→ **Haber metni**
_____
Cumhuriyet Halk Partisi chp Haberleri

Kemal KILIÇDAROĞLU parti kongresinde konuştu

Partisinin İzmir İl Başkanlığı 34. Olağan Kurulu'na katılan CHP Genel Başkanı Kemal Kılıçdaroğu, "Fenerbahçe’nin meşhur bir futbolcusu var. ‘Alex ne düşünüyorsun Aziz Yıldırım içeri atıldı’ diyorlar. ‘Düşüncelerimi açıklasam ben de süratle başkanını yanına giderim’ diyor. Şu ülkenin geldiği hale bakın" dedi.

İzmir Büyükşehir Belediye Başkanı’nın yaptıklarına altını çiziyorum, imzamı atıyorum. Recep Tayyip Erdoğan’a açık çağrı. Senin güvendiğin hangi belediye başkanın varsa gönder İzmir’e, Aziz Kocaoğlu’nu da ben oraya göndereceğim. İstediğin televizyon kanalında çıkıp konuşsunlar.

Her türlü baskıya rağmen bizim belediyelerimiz görevlerini yapıyorlar. En son yerel yönetici arkadaşlarla beraber İstanbul’da bir toplantı yaptık. O toplantının basına kapalı bölümünde şu bilgiler vardı: Polis sizin belediyenizi basarsa neler yapacaksınız. Demokrasinin olduğu bir ülkede CHP belediye başkanlarına ‘polis sizin belediyenizi basarsa neler yapacaksınız' diye eğitim veriliyor. Utanılacak bir şey değil mi? AKP iktidarı zorunlu olarak bizim böyle bir eğitim vermemize neden oldu. Sakin olacaksınız, avukatları çağıracaksınız, istenen belgeleri vereceksiniz, bilgisayarlara nasıl el konur, nasıl tutanak tutulacak, bunların ayrıntıları verildi. Çünkü AKP’ye güvenmiyoruz. Güvenmediğimiz için kendi belediye başkanlarımızı güvence altına almak istiyoruz. İzmir’in çalıştığını gösteren sadece Kocaoğlu değil, İzmir’in çalıştığını gösteren uluslararası kuruluşlar var. Dünyadaki metropoller inceleniyor. ‘Dünyanın en sağlıklı gelişen 4. metropolü İzmir’ diyor. İstanbul ve Ankara nerede? Onlar gerilerde yer alıyor” diye konuştu.
_____
→ **Sağlanan malzeme**
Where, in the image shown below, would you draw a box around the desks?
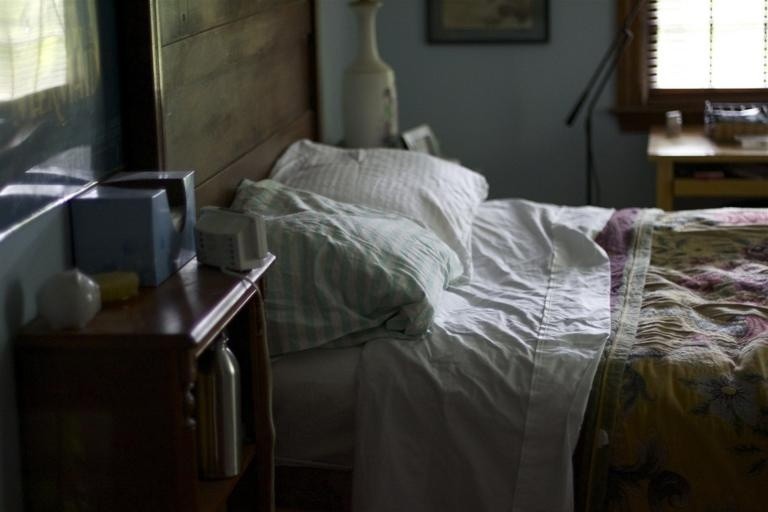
_____
→ **Görev 1**
Habere göre CHP belediye başkanlarına verilen eğitimde hangi konuların ayrıntıları anlatıldı, sıralayın.
→ **Görev 2**
Habere göre uluslararası kuruluşlar İzmir'i dünyanın en sağlıklı gelişen kaçıncı metropolü olarak gösteriyor?
→ **Görev 3**
Kılıçdaroğlu'nun İzmir'deki kongre konuşmasını aktaran haberi son cümleden sonrasıyla sürdürün.

→ **Nihai cevap 1**
- Sakin olunması
- Avukatların çağrılması
- İstenen belgelerin verilmesi
- Bilgisayarlara nasıl el konulduğu
- Tutanağın nasıl tutulacağı

→ **Nihai cevap 2**
Dünyanın en sağlıklı gelişen 4. metropolü olarak.

→ **Nihai cevap 3**
İzmir
’in önündeki en büyük engelin AK Parti iktidarı olduğunu savunan CHP Genel Başkanı Kılıçdaroğlu, Türkiye genelinde CHP’li belediyelerin ceplerine değil, halka çalıştığını belirterek, şöyle konuştu:
"İzmir’in önündeki en büyük engel, AKP iktidarıdır. Elini İzmir’den çeksin, engel olmasın; hizmet ikiye üçe katlanacak. Bunu ben söylüyorum, elinizi İzmir’den çekin. İzmirli belediyelerimizi rahat bırakın.

Ankara’da müfettiş kalmadı. Hepsi İzmir belediyelerini denetlesin diye görevlendirildi. Denetleyeceklermiş. Denetlemezseniz namertsiniz. Korkmuyoruz, sizden çekinmeyeceğiz biz. 'Kentsel dönüşüm yapalım' deniyor. Büyükşehir Belediyesi, altı karar göndermiş Bakanlar Kurulu’ndan çıkması lazım, aylardır çıkmıyor. Niye çıkmıyor; hizmet üretilecek. Kendisine soracağız neden çıkarmıyorsunuz? Ankara’yı hemen çıkarıyorsunuz. Ne kadar engellerseniz engelleyin hiçbir CHP’li belediyeyi halka hizmetten alıkoyamayacaksınız. İster polis, kaymakam, valinizle gelin, mücadele edeceğiz. Mücadeleyi AKP devletine karşı veriyoruz.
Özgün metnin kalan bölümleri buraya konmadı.